DOCUMENT EXCERPT:
+++++

Tell people how you're feeling


When you’re feeling at your lowest ebb, the idea that just talking to someone else might help improve your mood can seem laughable. However, I’ve always found this to be one of the best things to do. 

I initially needed to overcome the feelings of guilt that I was being selfish and self-indulgent by going on about my problems to someone else. But soon I realised that opening up about how you’re feeling can be the ultimate win-win: the person you’re sharing with will actually feel uplifted by having had the chance to support you in your hour of need, and you will feel less isolated. Plus, your problems can often seem more manageable once you address them clearly as opposed to grappling with them in the darker corners of your mind. Every time I have spoken to someone suffering from depression, I’ve always come away from the conversation buzzing that I might have been able to be some small help to them. So don’t hold back from being candid about how you’re feeling!

Why does this help?

  • Talking can help you to work out what you’re feeling. Sometimes talking out loud about what’s going on in your head and explaining it to someone else, even if you think it doesn’t make sense, helps you to clarify your thoughts. Sometimes, saying things out loud can make them less scary, as well as helping you to work out what you’re dealing with.  

  • Outreach can help to put things into perspective. If you’ve been keeping things to yourself a situation can seem way more overwhelming than it actually is. The person you tell might help you see the situation in a new or different light.

  • Talking can also help to release tension. Carrying negative thoughts and feelings is draining, and it creates a lot of physical tension too. Talking to someone can be a serious release - and you could feel like a weight has been lifted, literally.

+++++

EXTRACTED RECORDS:
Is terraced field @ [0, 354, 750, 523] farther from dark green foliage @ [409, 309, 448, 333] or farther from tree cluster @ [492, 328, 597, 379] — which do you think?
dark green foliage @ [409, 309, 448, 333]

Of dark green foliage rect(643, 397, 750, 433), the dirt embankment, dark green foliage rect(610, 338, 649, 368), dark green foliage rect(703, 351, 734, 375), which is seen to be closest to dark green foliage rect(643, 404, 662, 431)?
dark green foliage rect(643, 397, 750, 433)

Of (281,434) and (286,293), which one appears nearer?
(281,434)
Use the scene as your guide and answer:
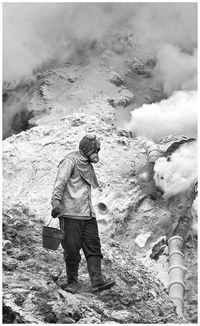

+++++

WORK REQUEST A: From the text on telling people how you're feeling, list each benefit of talking given under "Why does this help?", using the opening sentence of its bullet point.
WORK REQUEST B: Write the next part of the piece on telling people how you're feeling, starting after its last bullet point.

WRITTEN RESPONSE A:
- Talking can help you to work out what you're feeling.
- Outreach can help to put things into perspective.
- Talking can also help to release tension.

WRITTEN RESPONSE B:
  • Who to talk to? To start with, choose one person you can trust and that you feel comfortable with to share how you’re feeling. Consider a friend or family member (if you think they can give you support or can relate to what you’re going through) or if you want to speak to someone else consider a doctor, counsellor, (teacher if you’re at school) or therapist.

  • Tell the people around you. Once you feel a bit more comfortable talking about your depression/anxiety it is a good idea to tell those immediately around you - your closest friends, family and partner. They will only be able to help and support you if they know what’s going on with you.  

  • Consider joining a peer support group. It often helps to talk to people who are going through the same things you’re going through. There are LOADS of peer support groups you can join around the UK (see below) and this can be an excellent forum for you to talk about how you’re feeling with people who really get it.  


5 things you can do today

1. Choose a friend or family member to confide in about how you’re feeling. If you don’t feel like speaking to them, maybe put down your feelings in a text / email? I often find it very therapeutic to collect my thoughts by doing that.

2. Think about joining a local peer support group. Find your local support group here.

3. Call a support line. These provide total anonymity and support from either trained counsellors or people who have been through depression.

4. Maybe you’d prefer to reach out online? Online depression forums, like Big White Wall, provide a safe and anonymous peer support community which is accessible anytime anywhere.  If an online forum isn’t for you, Depression UK have a pen-friend scheme for members.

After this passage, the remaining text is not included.